Project 1: Image Filtering and Hybrid Images

Images of objects or scenes that are naturally occuring, contain information at different spatial scales. Features that are associated with a certain spatial scale can be isolated by utilizing the concept of spatial frequency. Figure 1 shows an image decomposed into low, mid, and high frequencies. From the images it can be seen that lower frequency features include continous blobs of color, and in contrast high frequency features include textures and finer details.

Fig. 1: Frequency decomposition of an image of a cat.
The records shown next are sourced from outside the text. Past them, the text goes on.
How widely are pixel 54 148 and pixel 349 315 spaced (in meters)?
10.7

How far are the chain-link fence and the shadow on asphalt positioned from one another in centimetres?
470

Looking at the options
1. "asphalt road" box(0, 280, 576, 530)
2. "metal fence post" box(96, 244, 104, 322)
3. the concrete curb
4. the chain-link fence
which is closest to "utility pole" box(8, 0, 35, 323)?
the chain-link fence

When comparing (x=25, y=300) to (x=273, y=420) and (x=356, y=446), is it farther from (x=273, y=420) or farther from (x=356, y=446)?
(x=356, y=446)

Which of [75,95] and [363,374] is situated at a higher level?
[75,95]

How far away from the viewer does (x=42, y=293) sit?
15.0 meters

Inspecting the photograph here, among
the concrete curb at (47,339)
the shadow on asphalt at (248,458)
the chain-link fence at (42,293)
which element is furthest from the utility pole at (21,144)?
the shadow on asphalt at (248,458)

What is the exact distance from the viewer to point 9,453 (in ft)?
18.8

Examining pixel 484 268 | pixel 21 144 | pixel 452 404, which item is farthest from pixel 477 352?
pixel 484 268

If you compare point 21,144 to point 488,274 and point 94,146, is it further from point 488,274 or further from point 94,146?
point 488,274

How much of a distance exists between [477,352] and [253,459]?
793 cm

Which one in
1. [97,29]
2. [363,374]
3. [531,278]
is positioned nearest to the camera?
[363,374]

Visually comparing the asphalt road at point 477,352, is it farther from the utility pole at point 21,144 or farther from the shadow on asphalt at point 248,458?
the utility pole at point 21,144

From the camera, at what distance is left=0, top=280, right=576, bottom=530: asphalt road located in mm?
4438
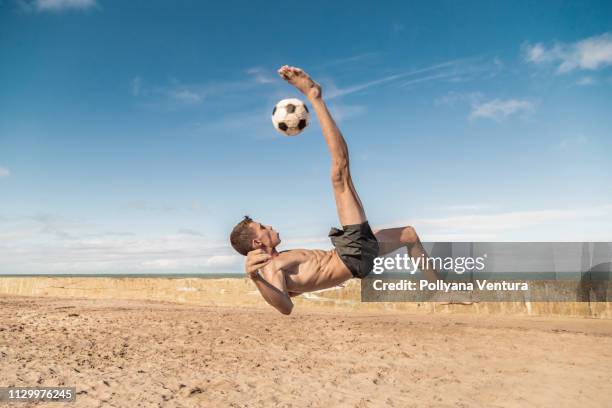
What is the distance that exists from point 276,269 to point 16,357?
7.73 metres

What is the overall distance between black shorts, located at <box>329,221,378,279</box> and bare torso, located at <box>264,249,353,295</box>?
0.09 meters

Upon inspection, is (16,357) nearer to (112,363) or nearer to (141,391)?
(112,363)

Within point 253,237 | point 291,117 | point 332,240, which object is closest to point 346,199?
point 332,240

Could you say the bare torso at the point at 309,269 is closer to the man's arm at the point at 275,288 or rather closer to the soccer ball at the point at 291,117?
the man's arm at the point at 275,288

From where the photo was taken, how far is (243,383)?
9.40 metres

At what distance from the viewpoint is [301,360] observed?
11273 millimetres

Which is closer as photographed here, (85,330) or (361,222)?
(361,222)

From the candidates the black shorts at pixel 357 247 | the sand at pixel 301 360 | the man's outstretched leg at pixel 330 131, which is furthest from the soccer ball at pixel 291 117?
the sand at pixel 301 360

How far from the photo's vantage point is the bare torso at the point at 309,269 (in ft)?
17.4

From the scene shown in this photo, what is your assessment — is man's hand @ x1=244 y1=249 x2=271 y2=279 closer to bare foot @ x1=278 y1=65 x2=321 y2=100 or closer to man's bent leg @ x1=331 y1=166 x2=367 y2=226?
man's bent leg @ x1=331 y1=166 x2=367 y2=226

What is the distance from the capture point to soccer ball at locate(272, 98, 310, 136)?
20.1 feet

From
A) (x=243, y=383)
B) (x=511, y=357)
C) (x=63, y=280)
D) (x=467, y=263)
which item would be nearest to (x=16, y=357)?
(x=243, y=383)

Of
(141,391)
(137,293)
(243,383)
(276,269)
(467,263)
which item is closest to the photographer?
(276,269)

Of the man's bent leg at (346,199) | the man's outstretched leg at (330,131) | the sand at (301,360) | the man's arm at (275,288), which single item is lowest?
the sand at (301,360)
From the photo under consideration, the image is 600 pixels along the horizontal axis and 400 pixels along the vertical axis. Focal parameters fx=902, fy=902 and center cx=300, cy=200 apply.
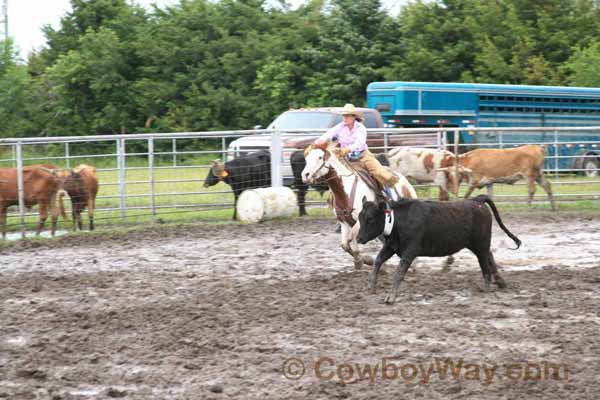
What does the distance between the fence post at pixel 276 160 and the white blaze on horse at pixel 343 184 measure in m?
5.68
The visual system in humans processes scenes by generating neural representations at multiple scales simultaneously. This ability enables humans to maintain awareness of events at multiple scales, while also focusing at a specific scale. This project examines a method for linear filtering based on convolution, how it can be used to extract petrinent visual information and generate hybrid images.

Image Filtering

Linear filters for image processing can be used to redefine pixels as linear combinations of a surrounding neighborhood of pixels. The weighting coefficients for each neighboring pixel composes a mask which is applied to each pixel of an image. Convolution provides an efficient method for applying filters, especially when processed in parallel. An algorithm to apply filters of aribtrary size (for odd no. of cells) to color images in MATLAB, is presented below. The input image is padded with zeros so th emask can be applied to boundary pixels.


%% Processing Input
% Determine size of image and filter
size_img = size(img); size_filt = size(filt);
% Check if color or BW image
if size(img,3)== 3
    num_layers = 3;
else
    num_layers = 1;
end

%% Padding Input Image
filt_center = floor((size_filt+1)/2);% Find center of filter
pad = size_filt-filt_center;% Calculate pad size
pad_img = padarray(img,pad);% Pad image

%% Performing 2D Convolution
filt = rot90(rot90(filt));% Rotate filter by 180 deg
out_img = zeros(size_img);% Initialize output image

for k = 1:num_layers
    for i = 1:size_img(1)
        for j = 1:size_img(2)
            %Spatial convolution
            out_img(i,j,k) = sum(sum(pad_img(i:i+size_filt(1)-1, j:j+size_filt(2)-1,k).*filt));
        end
    end
end

The selection of weights and shape for the mask determines what features are filtered. A few examples of global linear filters are provided in Figure 2 (blurring, edge detection (Sobel), high pass). Blurring can be achieved by uniformly weighting the neighborhood, and edge detection by taking directional pixel differences.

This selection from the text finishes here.